We’ve been doing the film club for a year now, and although we’ve discussed lots of great films, this is the first one that I really love. Along with Dreyer, Antonioni is my favourite director, and this might be his best film (though it's hard to choose one single highlight from his 60s output).


Some questions, in case anyone wants them:

Antonioni originally planned to call this film Celeste e verde [Blue and Greenceleste is pale/light blue, or sky blue], which are the two colours Giuliana plans to use to decorate her ceramics shop. What would have been the significance of this title?

Why is the film called Il deserto rosso instead? What is the desert, and why is it red? Or, if this is too literal-minded, what is the phrase ‘red desert’ supposed to evoke?

Do particular colours have particular meanings or connotations attached to them in this film (e.g. yellow = poisonous; celeste and verde = neutral, non-disturbing), or can they signify different things at different times?

Why are all the objects in the title sequence out of focus? There are many points throughout the film when images become blurred. I don’t think Antonioni used this effect very often in his previous films, so why is it so prevalent here? Does it have something to do with the fact that he’s working in colour for the first time?

Giuliana’s relationship with her son is foregrounded at the beginning and end of the film. Why is it important? What do you make of Valerio’s feigned illness?

Why does Giuliana insist on buying the factory worker’s sandwich, rather than getting one of her own from the nearby café? Why does she need to be alone to eat it?

It’s tempting to try and diagnose Giuliana: what is the nature of her disorder (if that’s even the right word for it), what are its causes, and is it curable?

Modernity (in its mid-20th-century phase) seems to be part of the problem here – the ‘sunless, mechanised world...that is the real cause of her neurosis’, as Peter Goldfarb put it in a contemporary review in Film Quarterly. But what is it about this industrialised landscape that affects Giuliana’s mental health?

Both Ugo and Corrado seem to think that the best way to deal with Giuliana’s panic attacks is to try and have sex with her. Why? What is the film saying about sex in the modern world? Why does Corrado’s hotel room turn pink after he and Giuliana have sex? (It seems pretty clear that this is a rape scene, for all that it is shot and edited in an elliptical and ambivalent way. Men trying to have sex with unwilling women are a common sight in Antonioni's films, although usually the men give up and sulk, like Ugo at the start of Red Desert. There's a lot more to say about this issue, but I felt it was important to flag it up here.)

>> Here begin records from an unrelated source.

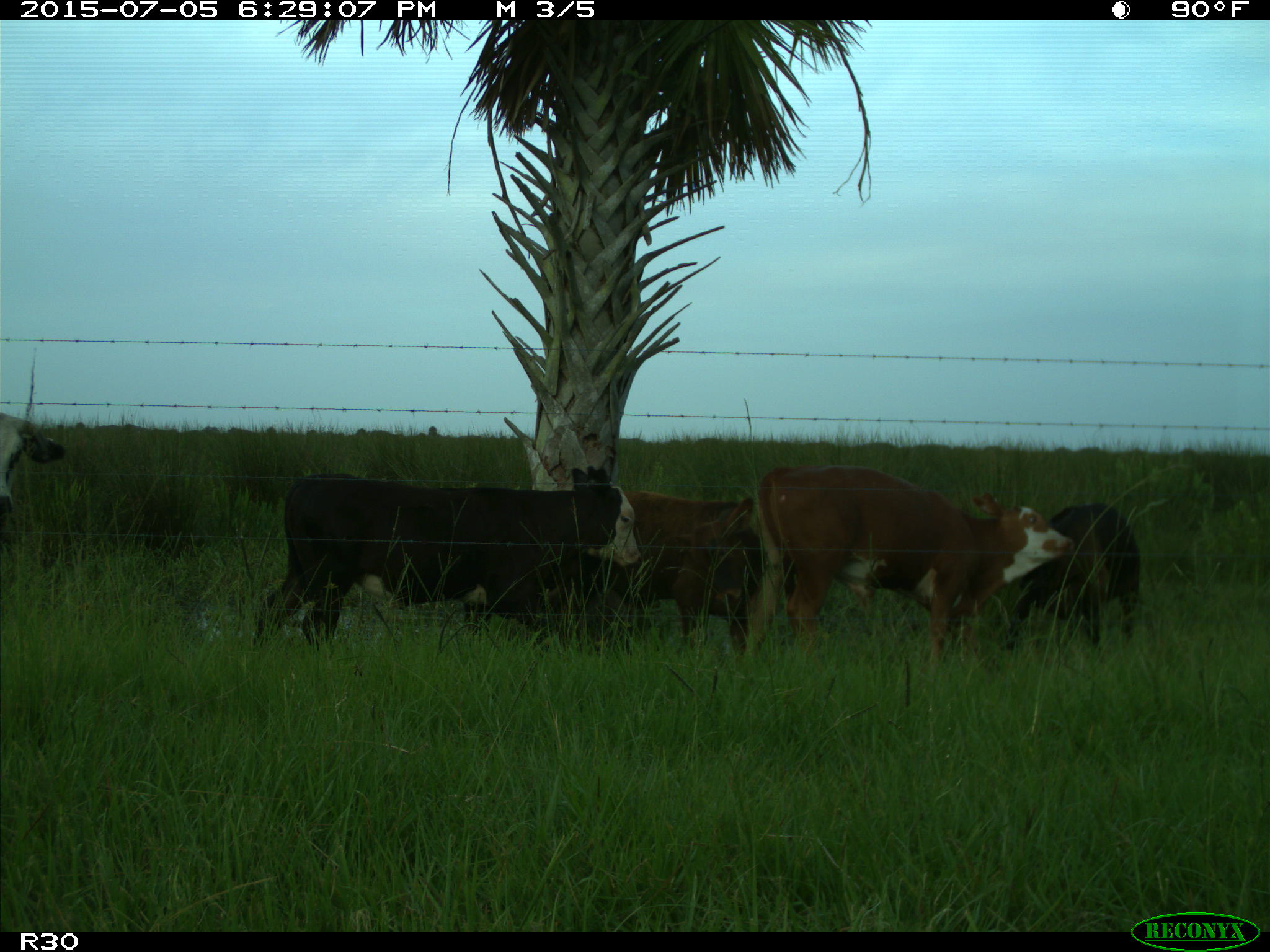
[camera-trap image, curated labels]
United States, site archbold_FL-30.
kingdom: Animalia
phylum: Chordata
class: Mammalia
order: Artiodactyla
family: Bovidae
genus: Bos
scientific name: Bos taurus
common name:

Does Giuliana’s neurosis stem from something more fundamental than ‘modernity’? Towards the end of the film she says, ‘There is something terrible in reality, but I don’t know what it is. Nobody tells me.’ Does the film tell us? And if it does, is it possible to verbalise or rationalise what it tells us – or is this ‘terrible thing’ communicable only through the juxtaposition of moving images (and sounds)?

What do you think of Monica Vitti’s performance? (I think it’s terrific.)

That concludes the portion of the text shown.